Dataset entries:
Start of Block
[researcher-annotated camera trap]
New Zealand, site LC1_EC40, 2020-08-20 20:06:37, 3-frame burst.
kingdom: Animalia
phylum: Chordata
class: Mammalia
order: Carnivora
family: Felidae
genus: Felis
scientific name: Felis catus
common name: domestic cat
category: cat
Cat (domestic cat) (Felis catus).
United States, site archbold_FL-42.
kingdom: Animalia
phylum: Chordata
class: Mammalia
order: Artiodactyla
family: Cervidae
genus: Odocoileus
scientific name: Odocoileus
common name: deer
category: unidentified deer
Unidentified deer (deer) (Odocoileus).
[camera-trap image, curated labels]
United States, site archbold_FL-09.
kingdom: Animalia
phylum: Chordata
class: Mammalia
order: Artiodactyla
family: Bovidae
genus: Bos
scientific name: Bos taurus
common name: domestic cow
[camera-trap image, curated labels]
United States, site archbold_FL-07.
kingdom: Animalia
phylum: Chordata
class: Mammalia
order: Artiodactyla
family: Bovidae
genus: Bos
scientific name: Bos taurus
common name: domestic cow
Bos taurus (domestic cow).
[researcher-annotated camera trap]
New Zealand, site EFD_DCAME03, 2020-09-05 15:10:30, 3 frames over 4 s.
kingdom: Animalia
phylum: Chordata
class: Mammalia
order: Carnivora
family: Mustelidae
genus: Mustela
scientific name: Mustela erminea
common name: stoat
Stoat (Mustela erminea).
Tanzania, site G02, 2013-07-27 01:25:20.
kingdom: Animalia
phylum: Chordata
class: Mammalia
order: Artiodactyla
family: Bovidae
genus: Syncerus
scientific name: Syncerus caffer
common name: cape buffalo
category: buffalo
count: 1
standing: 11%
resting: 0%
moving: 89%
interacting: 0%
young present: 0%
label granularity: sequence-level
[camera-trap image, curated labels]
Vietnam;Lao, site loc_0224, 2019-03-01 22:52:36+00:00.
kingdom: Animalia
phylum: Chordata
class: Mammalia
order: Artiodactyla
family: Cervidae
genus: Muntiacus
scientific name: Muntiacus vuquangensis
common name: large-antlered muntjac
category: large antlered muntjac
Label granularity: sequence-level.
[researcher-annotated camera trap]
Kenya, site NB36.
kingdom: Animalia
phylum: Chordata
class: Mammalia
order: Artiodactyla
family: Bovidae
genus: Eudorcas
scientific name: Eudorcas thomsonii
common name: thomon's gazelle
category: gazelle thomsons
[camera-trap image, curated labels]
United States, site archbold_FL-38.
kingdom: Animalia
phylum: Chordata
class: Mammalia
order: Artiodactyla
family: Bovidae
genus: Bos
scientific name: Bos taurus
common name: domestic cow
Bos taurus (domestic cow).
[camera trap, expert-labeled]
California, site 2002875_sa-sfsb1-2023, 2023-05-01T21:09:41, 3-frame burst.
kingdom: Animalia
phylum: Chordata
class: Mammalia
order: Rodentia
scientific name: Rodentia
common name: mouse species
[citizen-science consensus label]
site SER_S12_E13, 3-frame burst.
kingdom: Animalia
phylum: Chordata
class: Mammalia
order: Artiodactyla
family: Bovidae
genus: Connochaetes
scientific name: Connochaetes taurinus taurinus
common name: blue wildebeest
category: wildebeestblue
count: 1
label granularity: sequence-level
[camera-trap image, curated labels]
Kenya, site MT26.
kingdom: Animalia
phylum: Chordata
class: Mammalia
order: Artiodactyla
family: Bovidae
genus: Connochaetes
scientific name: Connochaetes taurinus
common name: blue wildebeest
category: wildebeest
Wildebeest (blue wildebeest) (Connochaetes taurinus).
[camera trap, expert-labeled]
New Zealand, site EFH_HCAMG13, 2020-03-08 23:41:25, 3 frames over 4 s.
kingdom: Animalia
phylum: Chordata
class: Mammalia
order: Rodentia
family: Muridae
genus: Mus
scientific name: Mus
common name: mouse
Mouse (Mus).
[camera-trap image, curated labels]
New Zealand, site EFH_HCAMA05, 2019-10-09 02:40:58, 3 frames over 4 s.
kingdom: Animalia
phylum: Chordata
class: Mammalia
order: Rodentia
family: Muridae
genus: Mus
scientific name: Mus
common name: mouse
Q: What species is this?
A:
End of Block
**Task item:**
All the records above need to be printed exactly.

**Answer to this problem:**
[researcher-annotated camera trap]
New Zealand, site LC1_EC40, 2020-08-20 20:06:37, 3-frame burst.
kingdom: Animalia
phylum: Chordata
class: Mammalia
order: Carnivora
family: Felidae
genus: Felis
scientific name: Felis catus
common name: domestic cat
category: cat
Cat (domestic cat) (Felis catus).
United States, site archbold_FL-42.
kingdom: Animalia
phylum: Chordata
class: Mammalia
order: Artiodactyla
family: Cervidae
genus: Odocoileus
scientific name: Odocoileus
common name: deer
category: unidentified deer
Unidentified deer (deer) (Odocoileus).
[camera-trap image, curated labels]
United States, site archbold_FL-09.
kingdom: Animalia
phylum: Chordata
class: Mammalia
order: Artiodactyla
family: Bovidae
genus: Bos
scientific name: Bos taurus
common name: domestic cow
[camera-trap image, curated labels]
United States, site archbold_FL-07.
kingdom: Animalia
phylum: Chordata
class: Mammalia
order: Artiodactyla
family: Bovidae
genus: Bos
scientific name: Bos taurus
common name: domestic cow
Bos taurus (domestic cow).
[researcher-annotated camera trap]
New Zealand, site EFD_DCAME03, 2020-09-05 15:10:30, 3 frames over 4 s.
kingdom: Animalia
phylum: Chordata
class: Mammalia
order: Carnivora
family: Mustelidae
genus: Mustela
scientific name: Mustela erminea
common name: stoat
Stoat (Mustela erminea).
Tanzania, site G02, 2013-07-27 01:25:20.
kingdom: Animalia
phylum: Chordata
class: Mammalia
order: Artiodactyla
family: Bovidae
genus: Syncerus
scientific name: Syncerus caffer
common name: cape buffalo
category: buffalo
count: 1
standing: 11%
resting: 0%
moving: 89%
interacting: 0%
young present: 0%
label granularity: sequence-level
[camera-trap image, curated labels]
Vietnam;Lao, site loc_0224, 2019-03-01 22:52:36+00:00.
kingdom: Animalia
phylum: Chordata
class: Mammalia
order: Artiodactyla
family: Cervidae
genus: Muntiacus
scientific name: Muntiacus vuquangensis
common name: large-antlered muntjac
category: large antlered muntjac
Label granularity: sequence-level.
[researcher-annotated camera trap]
Kenya, site NB36.
kingdom: Animalia
phylum: Chordata
class: Mammalia
order: Artiodactyla
family: Bovidae
genus: Eudorcas
scientific name: Eudorcas thomsonii
common name: thomon's gazelle
category: gazelle thomsons
[camera-trap image, curated labels]
United States, site archbold_FL-38.
kingdom: Animalia
phylum: Chordata
class: Mammalia
order: Artiodactyla
family: Bovidae
genus: Bos
scientific name: Bos taurus
common name: domestic cow
Bos taurus (domestic cow).
[camera trap, expert-labeled]
California, site 2002875_sa-sfsb1-2023, 2023-05-01T21:09:41, 3-frame burst.
kingdom: Animalia
phylum: Chordata
class: Mammalia
order: Rodentia
scientific name: Rodentia
common name: mouse species
[citizen-science consensus label]
site SER_S12_E13, 3-frame burst.
kingdom: Animalia
phylum: Chordata
class: Mammalia
order: Artiodactyla
family: Bovidae
genus: Connochaetes
scientific name: Connochaetes taurinus taurinus
common name: blue wildebeest
category: wildebeestblue
count: 1
label granularity: sequence-level
[camera-trap image, curated labels]
Kenya, site MT26.
kingdom: Animalia
phylum: Chordata
class: Mammalia
order: Artiodactyla
family: Bovidae
genus: Connochaetes
scientific name: Connochaetes taurinus
common name: blue wildebeest
category: wildebeest
Wildebeest (blue wildebeest) (Connochaetes taurinus).
[camera trap, expert-labeled]
New Zealand, site EFH_HCAMG13, 2020-03-08 23:41:25, 3 frames over 4 s.
kingdom: Animalia
phylum: Chordata
class: Mammalia
order: Rodentia
family: Muridae
genus: Mus
scientific name: Mus
common name: mouse
Mouse (Mus).
[camera-trap image, curated labels]
New Zealand, site EFH_HCAMA05, 2019-10-09 02:40:58, 3 frames over 4 s.
kingdom: Animalia
phylum: Chordata
class: Mammalia
order: Rodentia
family: Muridae
genus: Mus
scientific name: Mus
common name: mouse
Q: What species is this?
A:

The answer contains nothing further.